# Anyone tried these brushes?



## Rían P (Jun 2, 2014)

Hey yall. 
I was just wondering if anyone has tried these detailing brushes. I'm looking a decent set of brushes and i like the look of these. Seem quite good quality.

http://m.ebay.co.uk/itm/171173910365?nav=SEARCH

Regards, Rían


----------



## Spoony (May 28, 2007)

I've tried them. Got quite a few. Can't remember where but that's expensive. A mate got them through work.

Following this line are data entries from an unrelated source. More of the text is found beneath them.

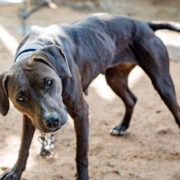 dog fighting now punishable by prison sentence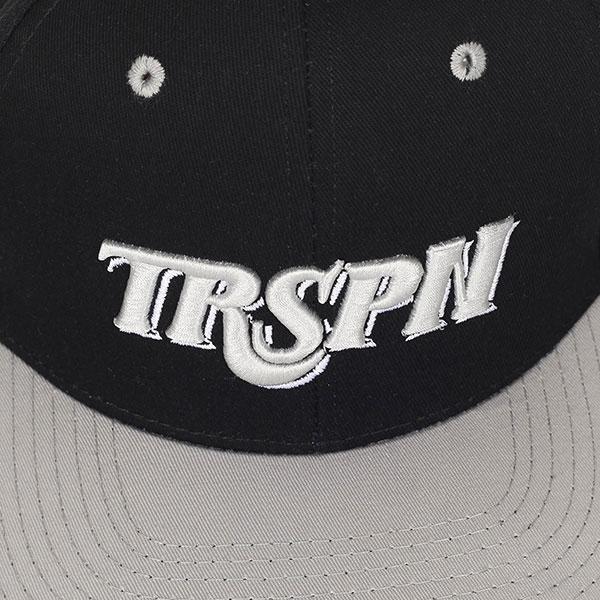 Бейсболка с прямым козырьком TrueSpin Typo Team Grey/Black
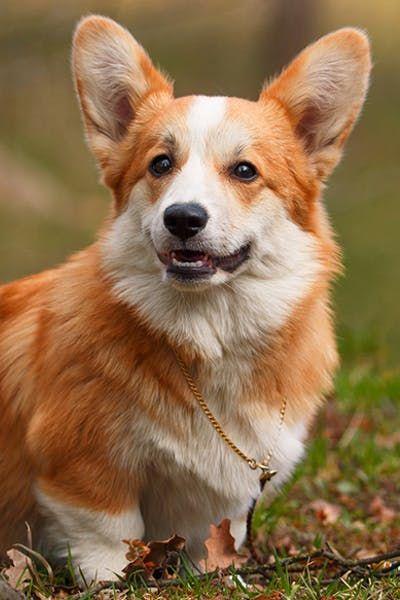 Pembroke Welsh Corgi Corgi Corgi Dog Corgi Facts
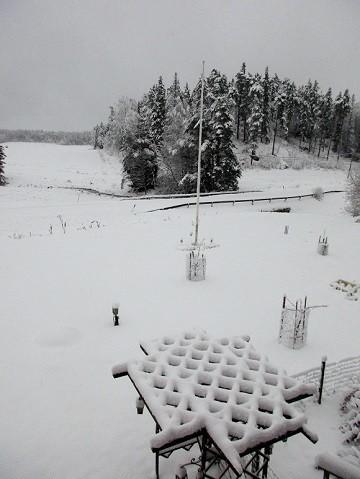 lumi3.jpg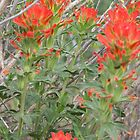 Desert Paintbrush by Betty E Duncan  Blue Mountain Blessings Photography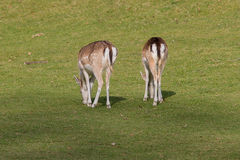 吃草两头母的小鹿 库存照片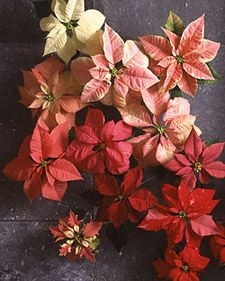 Crepe Paper Pointsettias  These handcrafted blooms are ideal for embellishing wrapped gifts or fastening to a tree.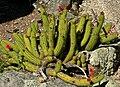 Cleistocactus samaipatanus 1.jpg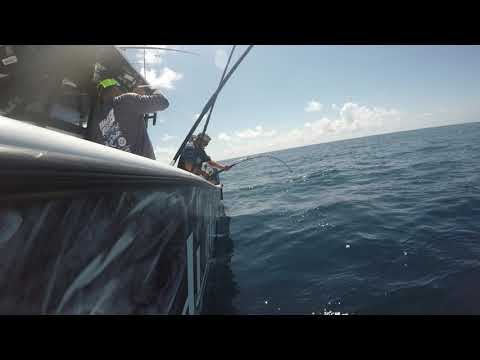 Swordfishing With Capt. Justin Fayard With The Mexican Gulf Fishing Company In Venice, La.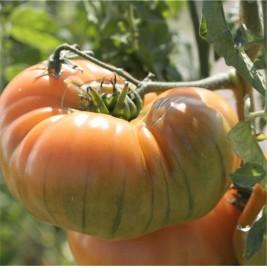 Tomate Ananas AB graines en folie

I've also used these in the past


----------



## Rían P (Jun 2, 2014)

Spoony said:


> I've tried them. Got quite a few. Can't remember where but that's expensive.


Where they any good? I know £10 seems a lot for 4 when envy are 5 for 7. But these have free delivery, Envy probably doesn't have to N.I and so they likely are about the same price.


----------



## Dazzel81 (Apr 20, 2013)

Envy sell them on Ebay for £10.59 with free delivery if any good?


----------



## Spoony (May 28, 2007)

Rían P said:


> Where they any good? I know £10 seems a lot for 4 when envy are 5 for 7. But these have free delivery, Envy probably doesn't have to N.I and so they likely are about the same price.

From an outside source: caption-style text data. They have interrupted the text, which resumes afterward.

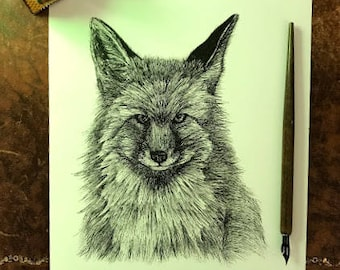 Pen and Ink Fox Portrait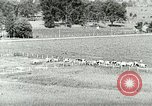 Image of a modern dairy Berea Kentucky United States USA, 1933, second 10 stock footage video 65675021250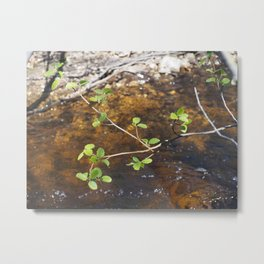 McNallie Creek Metal Print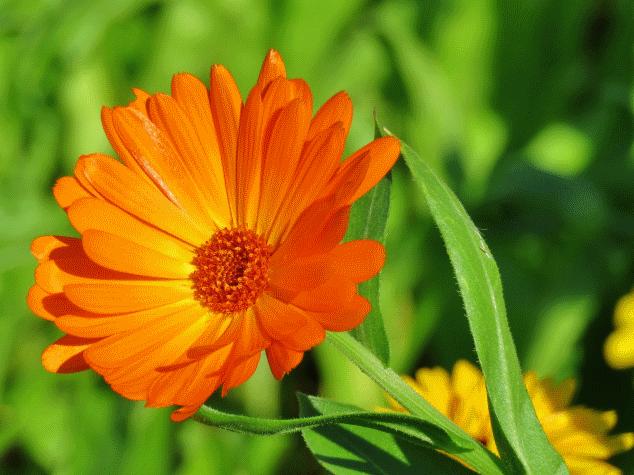 Un fiore d'inverno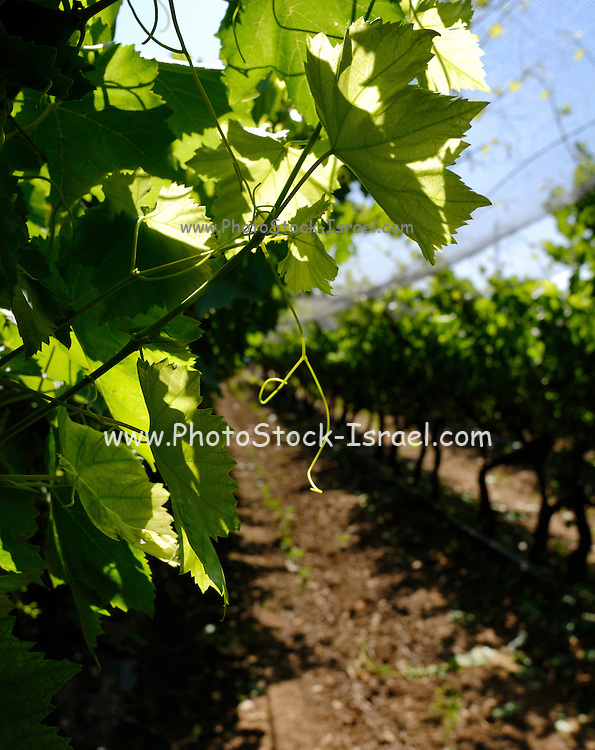 Israel, Northern Negev,  vineyard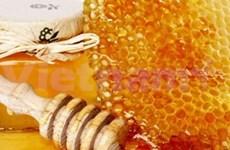 欧盟承认越南新鲜蜂蜜的质量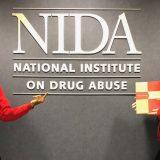 NIH APPE Rotation and Me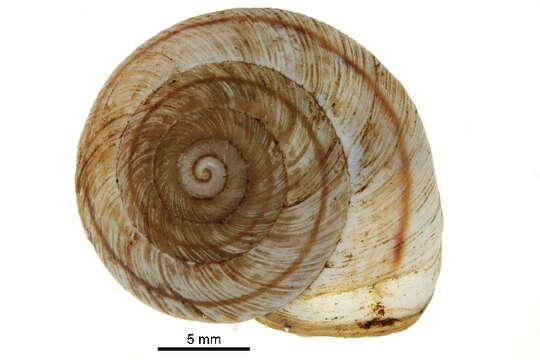 Image of mountain snail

Yeah they are a decent brush. A brush is a brush is a brush. They are paint brushes with the "detailing" tag attached and the price inflation to match. That's all I was pointing out. No matter the colour of the handle or band they are about the same.

Envy also offer great value.


----------



## smifeune (Mar 2, 2014)

what about these?

http://www.perfectlycleaned.co.uk/d...0mm-dia-head-plastic-ferrule-brush-3836-p.asp


----------



## dstill (Dec 7, 2008)

What about these, work out at £1.65 each opposed to the similar ones you are looking at on eBay mate.

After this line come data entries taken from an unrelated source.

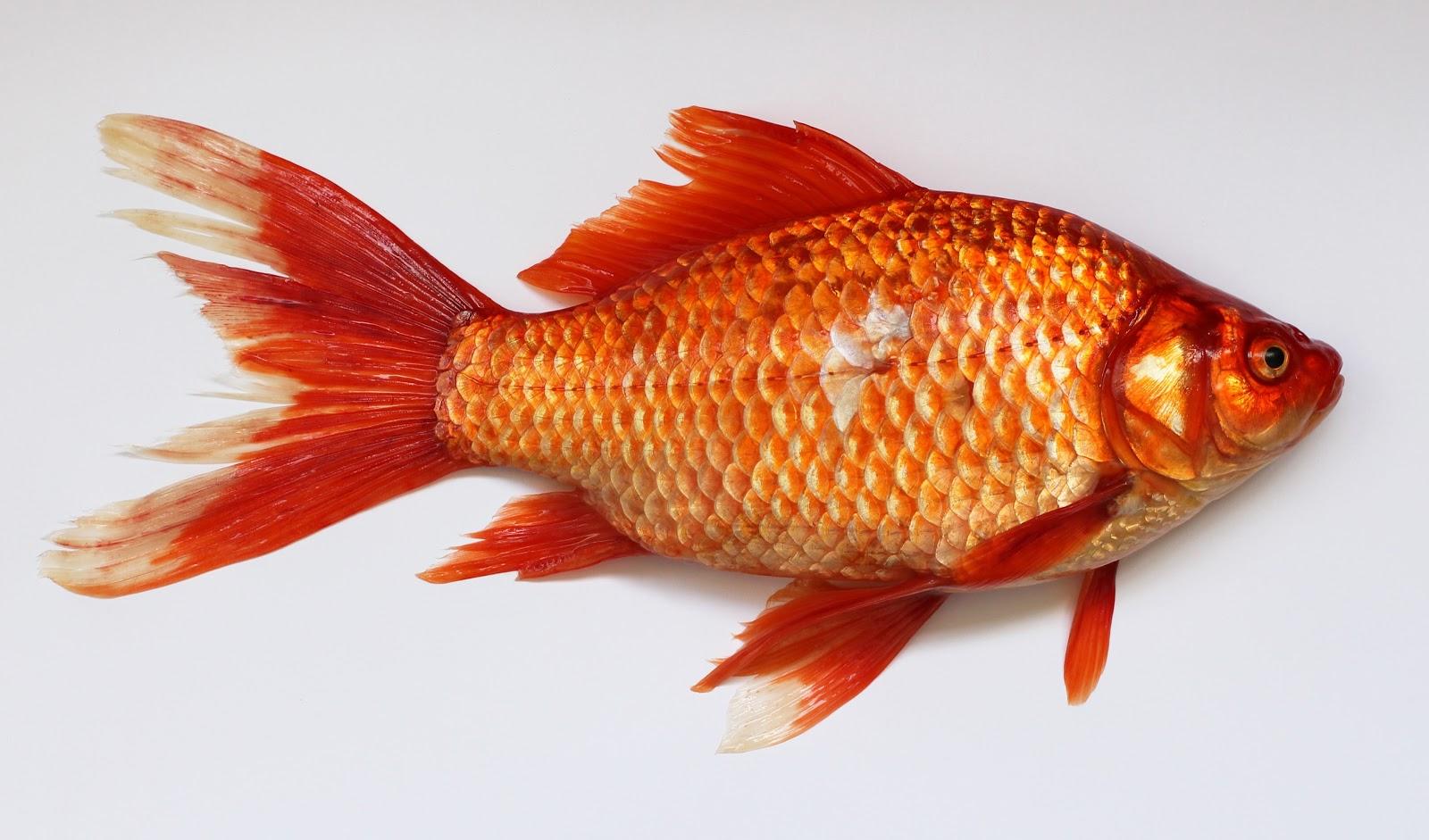 red-fish-selected-focus-properties
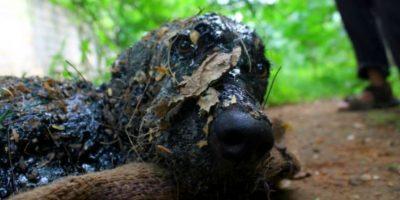 Este pobre perro fue cubierto con brea y hojas y fue abandonado en la India. Foto:vía Facebook/Animal Aid Unlimited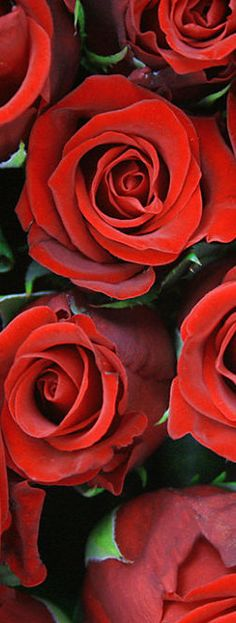 Happy Mother's Day to all the wonderful women that follow and contribute to my boards!!!! -- Red Roses for You!!!! More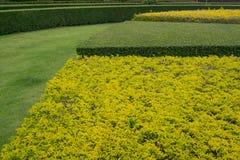 黄色和绿色树篱 库存照片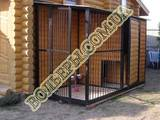 Собаки, щенята Аксесуари, ціна 10300 Грн., Фото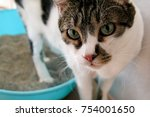 Stock photo cat using toilet cat in litter box for pooping or urinate pooping in clean sand toilet a cat 754001650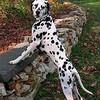 Как приучить щенка к чистоплотности?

http://www.ebay.co.uk/itm/200995319677?_trksid=p2060778.m1438.l2649&ssPageName=STRK:MEBIDX:IT

The Whitaker and Sawyer website seems cheap but it won't calculate delivery to my postcode for some reason, they may be even cheaper than the ones in my link.


----------



## Tim662 (Aug 19, 2014)

http://www.envyvaleting.co.uk/products-info.asp?id=151

Can't go wrong :thumb:


----------



## dstill (Dec 7, 2008)

What do Envy charge for delivery on these mate?


----------



## Tim662 (Aug 19, 2014)

£2.80


----------



## Rían P (Jun 2, 2014)

smifeune said:


> what about these?
> 
> http://www.perfectlycleaned.co.uk/d...0mm-dia-head-plastic-ferrule-brush-3836-p.asp


Thanks and yeah those seem pretty good. Work out less than £1 for one as well. Though they look very yellow? Or is it just the image? 
I know the title says 16-30mm diameter, but description just says 30mm. Some smaller ones would be useful


----------



## Rían P (Jun 2, 2014)

dstill said:


> What about these, work out at £1.65 each opposed to the similar ones you are looking at on eBay mate.
> 
> http://www.ebay.co.uk/itm/200995319677?_trksid=p2060778.m1438.l2649&ssPageName=STRK:MEBIDX:IT
> 
> The Whitaker and Sawyer website seems cheap but it won't calculate delivery to my postcode for some reason, they may be even cheaper than the ones in my link.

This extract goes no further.